Page 5 - Folk Boat Year Book 2023
P. 5

Message from the Association President

    Folkboaters and the glue that keeps the class together

    Well, this is a first for me and a first for
    all of you, so thank you to those that
    put me here and for those that didn’t,
    its only for three years!

    There is little I can report as I have
    only been in post for five minutes but
    reviewing Sally’s and the Classes
    accomplishments over the last three
    years shows that much has been
    achieved and topping it impossible.

    Writing from the body of the kirk rather than the cutting edge of the fleet, I hope and
    think we have turned a corner in the edgy debacle of wooden v metal masts, dry vs.
    wet sailing (the former doesn’t sound much fun), fouling v anti fouling.

    In my view it is practice (how many of us do that), preparation and expertise that win
    races, the matters above being more of a distraction.  Having Ed Donald aboard for
    the Prince Consort Race last year was a master class in making a wooden-masted, wet
    sailed and antifouled Folkboat go, even though Simon Gillette was relegated to the
    fore peak as ballast - he didn’t complain (much).

    The Sessan Cup was the expected eye-opener, but also produced an unexpected
    bonus of shared expertise and tuning help from our guests, a mantle that Ed and Cy
    have picked up to the UK fleet benefit.

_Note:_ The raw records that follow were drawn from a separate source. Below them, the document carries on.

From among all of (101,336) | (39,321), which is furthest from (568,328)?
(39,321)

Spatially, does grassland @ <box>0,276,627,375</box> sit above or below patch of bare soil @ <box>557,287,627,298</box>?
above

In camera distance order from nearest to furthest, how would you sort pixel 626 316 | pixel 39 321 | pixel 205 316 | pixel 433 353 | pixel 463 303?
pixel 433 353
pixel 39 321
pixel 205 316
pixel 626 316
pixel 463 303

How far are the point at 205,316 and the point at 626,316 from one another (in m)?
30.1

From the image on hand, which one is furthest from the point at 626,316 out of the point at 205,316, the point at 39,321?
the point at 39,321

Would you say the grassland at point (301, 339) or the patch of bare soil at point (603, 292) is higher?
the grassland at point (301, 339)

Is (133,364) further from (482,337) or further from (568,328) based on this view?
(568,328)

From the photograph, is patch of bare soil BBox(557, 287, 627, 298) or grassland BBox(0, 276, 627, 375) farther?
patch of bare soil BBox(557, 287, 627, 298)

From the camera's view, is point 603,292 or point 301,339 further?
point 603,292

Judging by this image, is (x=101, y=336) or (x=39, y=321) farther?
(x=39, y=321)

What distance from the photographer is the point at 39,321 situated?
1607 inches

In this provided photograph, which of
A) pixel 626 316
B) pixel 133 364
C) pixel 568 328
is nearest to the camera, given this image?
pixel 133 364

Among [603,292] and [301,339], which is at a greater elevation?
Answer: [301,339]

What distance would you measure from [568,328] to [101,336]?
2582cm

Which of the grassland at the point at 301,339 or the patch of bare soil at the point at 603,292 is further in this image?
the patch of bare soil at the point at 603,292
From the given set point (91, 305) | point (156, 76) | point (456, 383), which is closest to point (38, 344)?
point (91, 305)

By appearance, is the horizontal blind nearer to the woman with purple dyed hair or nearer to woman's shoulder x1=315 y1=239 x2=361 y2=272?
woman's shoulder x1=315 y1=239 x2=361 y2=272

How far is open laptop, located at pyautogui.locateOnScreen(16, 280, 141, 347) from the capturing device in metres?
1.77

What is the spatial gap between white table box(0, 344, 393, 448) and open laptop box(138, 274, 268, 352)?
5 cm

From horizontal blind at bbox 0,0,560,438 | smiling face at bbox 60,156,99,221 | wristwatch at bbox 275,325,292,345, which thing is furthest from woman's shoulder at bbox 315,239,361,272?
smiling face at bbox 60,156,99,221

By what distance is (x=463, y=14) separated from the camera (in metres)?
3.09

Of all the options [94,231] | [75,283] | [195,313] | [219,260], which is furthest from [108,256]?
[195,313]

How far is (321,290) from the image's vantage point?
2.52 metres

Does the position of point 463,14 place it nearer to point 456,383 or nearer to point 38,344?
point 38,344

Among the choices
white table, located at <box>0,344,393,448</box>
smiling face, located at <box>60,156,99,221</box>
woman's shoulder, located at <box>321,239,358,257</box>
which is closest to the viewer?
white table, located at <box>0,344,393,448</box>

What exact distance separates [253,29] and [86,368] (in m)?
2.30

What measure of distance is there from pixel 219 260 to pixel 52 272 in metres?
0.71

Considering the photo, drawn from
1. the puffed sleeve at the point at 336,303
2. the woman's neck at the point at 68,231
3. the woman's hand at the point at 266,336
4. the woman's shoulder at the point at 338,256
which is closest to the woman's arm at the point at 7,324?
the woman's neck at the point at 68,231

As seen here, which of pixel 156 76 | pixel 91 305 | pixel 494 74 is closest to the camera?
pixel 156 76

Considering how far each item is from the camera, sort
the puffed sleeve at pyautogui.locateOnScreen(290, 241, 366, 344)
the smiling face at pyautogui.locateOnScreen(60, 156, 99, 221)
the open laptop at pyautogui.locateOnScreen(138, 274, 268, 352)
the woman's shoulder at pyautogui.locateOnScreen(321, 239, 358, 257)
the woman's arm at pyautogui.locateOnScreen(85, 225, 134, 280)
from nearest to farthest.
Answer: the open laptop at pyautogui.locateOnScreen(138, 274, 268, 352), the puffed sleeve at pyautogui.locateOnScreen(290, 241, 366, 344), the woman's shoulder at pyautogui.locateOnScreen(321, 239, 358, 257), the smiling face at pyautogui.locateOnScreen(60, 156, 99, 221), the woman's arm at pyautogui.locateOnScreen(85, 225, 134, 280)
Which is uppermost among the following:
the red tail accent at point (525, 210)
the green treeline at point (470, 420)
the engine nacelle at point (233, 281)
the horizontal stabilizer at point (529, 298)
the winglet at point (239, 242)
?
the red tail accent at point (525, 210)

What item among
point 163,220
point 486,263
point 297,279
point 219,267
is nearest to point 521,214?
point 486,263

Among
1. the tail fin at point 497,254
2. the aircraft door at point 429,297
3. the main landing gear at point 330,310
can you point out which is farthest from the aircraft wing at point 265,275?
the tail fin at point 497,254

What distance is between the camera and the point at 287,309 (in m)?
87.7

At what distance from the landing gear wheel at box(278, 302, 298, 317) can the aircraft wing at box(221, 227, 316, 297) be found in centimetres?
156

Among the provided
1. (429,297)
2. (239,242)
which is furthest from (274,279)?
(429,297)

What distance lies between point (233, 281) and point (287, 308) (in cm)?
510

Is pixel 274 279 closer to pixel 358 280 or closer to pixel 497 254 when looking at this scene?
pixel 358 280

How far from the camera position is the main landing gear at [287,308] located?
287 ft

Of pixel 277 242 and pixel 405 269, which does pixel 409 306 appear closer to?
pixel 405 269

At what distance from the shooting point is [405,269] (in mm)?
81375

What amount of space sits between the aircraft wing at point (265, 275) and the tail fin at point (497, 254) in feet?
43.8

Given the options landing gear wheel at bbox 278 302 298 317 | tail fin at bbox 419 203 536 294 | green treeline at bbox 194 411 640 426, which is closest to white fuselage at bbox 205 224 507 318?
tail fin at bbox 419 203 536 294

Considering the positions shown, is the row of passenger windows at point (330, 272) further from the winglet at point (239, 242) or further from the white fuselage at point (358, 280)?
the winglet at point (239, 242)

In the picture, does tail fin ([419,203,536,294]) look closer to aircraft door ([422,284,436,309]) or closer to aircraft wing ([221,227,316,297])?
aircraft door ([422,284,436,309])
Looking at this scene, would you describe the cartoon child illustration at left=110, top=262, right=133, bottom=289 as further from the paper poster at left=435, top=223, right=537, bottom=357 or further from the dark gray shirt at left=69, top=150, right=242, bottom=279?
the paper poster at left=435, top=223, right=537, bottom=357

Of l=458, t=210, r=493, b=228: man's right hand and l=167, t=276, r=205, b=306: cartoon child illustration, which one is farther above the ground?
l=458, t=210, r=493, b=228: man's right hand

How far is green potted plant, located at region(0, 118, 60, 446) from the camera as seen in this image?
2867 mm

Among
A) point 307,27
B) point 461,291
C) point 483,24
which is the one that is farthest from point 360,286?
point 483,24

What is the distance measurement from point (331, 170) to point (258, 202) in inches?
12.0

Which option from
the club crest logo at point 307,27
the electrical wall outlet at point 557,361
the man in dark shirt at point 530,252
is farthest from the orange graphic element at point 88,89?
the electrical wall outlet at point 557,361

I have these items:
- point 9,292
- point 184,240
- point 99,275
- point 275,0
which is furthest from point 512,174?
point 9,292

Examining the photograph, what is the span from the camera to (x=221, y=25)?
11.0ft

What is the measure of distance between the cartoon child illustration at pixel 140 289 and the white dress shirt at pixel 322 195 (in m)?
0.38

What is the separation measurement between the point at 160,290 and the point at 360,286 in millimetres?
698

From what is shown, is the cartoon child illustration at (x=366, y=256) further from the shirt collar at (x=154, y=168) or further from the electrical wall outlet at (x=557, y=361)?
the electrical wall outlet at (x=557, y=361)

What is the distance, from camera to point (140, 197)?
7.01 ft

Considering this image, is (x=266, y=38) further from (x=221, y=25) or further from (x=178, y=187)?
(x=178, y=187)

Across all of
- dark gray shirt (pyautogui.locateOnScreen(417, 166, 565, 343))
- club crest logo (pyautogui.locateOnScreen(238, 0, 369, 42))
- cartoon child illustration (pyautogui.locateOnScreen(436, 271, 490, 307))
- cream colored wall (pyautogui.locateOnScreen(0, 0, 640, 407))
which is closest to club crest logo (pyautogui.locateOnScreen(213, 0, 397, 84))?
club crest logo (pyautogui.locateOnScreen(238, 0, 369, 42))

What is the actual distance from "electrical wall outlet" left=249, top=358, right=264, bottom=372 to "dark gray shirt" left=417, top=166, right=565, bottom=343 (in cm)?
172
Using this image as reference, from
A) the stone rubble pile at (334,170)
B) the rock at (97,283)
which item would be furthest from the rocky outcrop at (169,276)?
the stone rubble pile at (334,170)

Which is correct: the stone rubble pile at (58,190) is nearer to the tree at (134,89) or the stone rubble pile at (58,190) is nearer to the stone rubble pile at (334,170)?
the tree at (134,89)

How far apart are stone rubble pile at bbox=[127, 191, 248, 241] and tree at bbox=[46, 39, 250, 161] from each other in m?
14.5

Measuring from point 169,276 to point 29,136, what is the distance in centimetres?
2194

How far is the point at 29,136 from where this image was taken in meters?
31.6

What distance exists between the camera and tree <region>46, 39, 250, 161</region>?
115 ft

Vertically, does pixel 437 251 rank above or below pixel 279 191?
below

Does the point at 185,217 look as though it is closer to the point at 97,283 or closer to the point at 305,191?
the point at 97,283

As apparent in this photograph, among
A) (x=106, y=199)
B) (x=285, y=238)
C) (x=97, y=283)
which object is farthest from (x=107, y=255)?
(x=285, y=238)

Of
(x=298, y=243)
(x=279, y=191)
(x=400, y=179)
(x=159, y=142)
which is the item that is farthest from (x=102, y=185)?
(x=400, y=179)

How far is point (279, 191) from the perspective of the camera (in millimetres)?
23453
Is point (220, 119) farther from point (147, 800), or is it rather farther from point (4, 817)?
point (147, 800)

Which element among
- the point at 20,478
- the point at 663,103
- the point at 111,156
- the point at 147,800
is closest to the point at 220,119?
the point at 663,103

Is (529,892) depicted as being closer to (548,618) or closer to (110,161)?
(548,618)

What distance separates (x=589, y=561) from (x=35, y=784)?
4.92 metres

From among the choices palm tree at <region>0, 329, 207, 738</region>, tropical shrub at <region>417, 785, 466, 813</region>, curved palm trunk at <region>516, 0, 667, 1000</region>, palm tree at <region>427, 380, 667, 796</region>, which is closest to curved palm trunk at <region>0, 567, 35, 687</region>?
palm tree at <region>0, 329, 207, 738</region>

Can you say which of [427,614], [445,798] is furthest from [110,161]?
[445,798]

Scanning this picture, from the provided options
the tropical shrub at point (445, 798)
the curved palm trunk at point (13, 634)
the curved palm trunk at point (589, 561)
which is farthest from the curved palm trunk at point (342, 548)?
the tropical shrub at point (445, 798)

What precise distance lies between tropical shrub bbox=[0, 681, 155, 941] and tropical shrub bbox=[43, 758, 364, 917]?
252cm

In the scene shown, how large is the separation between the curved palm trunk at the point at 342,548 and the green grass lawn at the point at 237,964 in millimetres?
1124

    Like many I have found the last winter interminable and that has fed through into a
    slow start to the season, cold weather and incapacity to varnish being an excuse for
    an unwillingness to take creaking joints back to sea.  Notwithstanding the initiative of
    the three regatta weekends is something to look forward to and hats off to the Class
    Captains’ enthusiasm in bringing these events together providing balance to Folkboat
    Week, which is now to include the Nationals.